TO BE DONE: Collect each line of the items below that contains the word "back", and list those lines in the order they appear.

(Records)

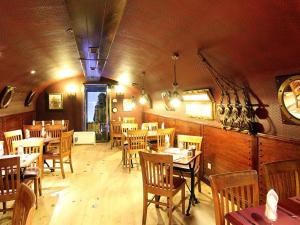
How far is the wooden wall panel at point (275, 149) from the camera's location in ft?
8.80

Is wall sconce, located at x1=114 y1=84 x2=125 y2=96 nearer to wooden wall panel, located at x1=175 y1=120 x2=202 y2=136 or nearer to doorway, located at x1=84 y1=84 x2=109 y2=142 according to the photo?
doorway, located at x1=84 y1=84 x2=109 y2=142

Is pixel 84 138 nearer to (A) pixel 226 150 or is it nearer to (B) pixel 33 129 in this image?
(B) pixel 33 129

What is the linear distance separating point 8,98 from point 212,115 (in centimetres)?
493

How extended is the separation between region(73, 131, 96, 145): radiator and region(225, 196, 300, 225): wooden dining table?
8.05m

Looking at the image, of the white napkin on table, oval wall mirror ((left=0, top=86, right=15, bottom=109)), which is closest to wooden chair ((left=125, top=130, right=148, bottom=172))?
oval wall mirror ((left=0, top=86, right=15, bottom=109))

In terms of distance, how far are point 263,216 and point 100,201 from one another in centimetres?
292

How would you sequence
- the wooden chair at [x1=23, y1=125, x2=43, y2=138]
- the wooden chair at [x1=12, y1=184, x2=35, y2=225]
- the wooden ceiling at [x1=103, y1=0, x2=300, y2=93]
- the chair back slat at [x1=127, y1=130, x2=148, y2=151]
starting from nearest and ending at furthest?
the wooden chair at [x1=12, y1=184, x2=35, y2=225]
the wooden ceiling at [x1=103, y1=0, x2=300, y2=93]
the chair back slat at [x1=127, y1=130, x2=148, y2=151]
the wooden chair at [x1=23, y1=125, x2=43, y2=138]

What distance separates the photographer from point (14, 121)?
22.9 ft

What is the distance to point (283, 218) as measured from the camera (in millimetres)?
1729

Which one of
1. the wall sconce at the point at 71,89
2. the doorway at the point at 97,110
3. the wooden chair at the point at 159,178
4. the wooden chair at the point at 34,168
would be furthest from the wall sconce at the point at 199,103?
the wall sconce at the point at 71,89

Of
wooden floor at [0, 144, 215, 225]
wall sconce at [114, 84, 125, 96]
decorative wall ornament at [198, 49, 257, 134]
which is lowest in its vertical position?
wooden floor at [0, 144, 215, 225]

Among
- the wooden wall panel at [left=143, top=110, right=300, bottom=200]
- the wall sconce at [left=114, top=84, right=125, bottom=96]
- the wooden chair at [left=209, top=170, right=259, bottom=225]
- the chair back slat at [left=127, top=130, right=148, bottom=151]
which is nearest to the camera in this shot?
the wooden chair at [left=209, top=170, right=259, bottom=225]

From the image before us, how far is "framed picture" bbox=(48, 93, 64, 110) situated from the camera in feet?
31.6

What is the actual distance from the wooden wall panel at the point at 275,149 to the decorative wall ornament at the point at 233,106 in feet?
0.79
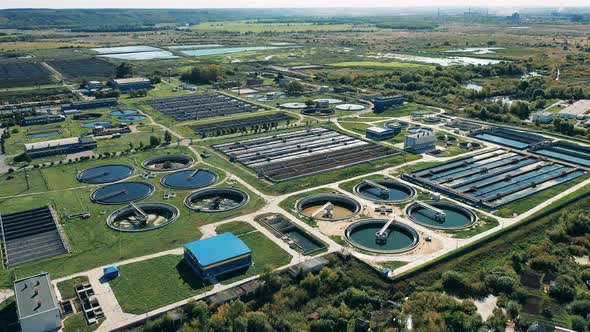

RESPONSE BELOW:
- the chair back slat at [x1=127, y1=130, x2=148, y2=151]
the chair back slat at [x1=127, y1=130, x2=148, y2=151]
- the chair back slat at [left=127, top=130, right=148, bottom=151]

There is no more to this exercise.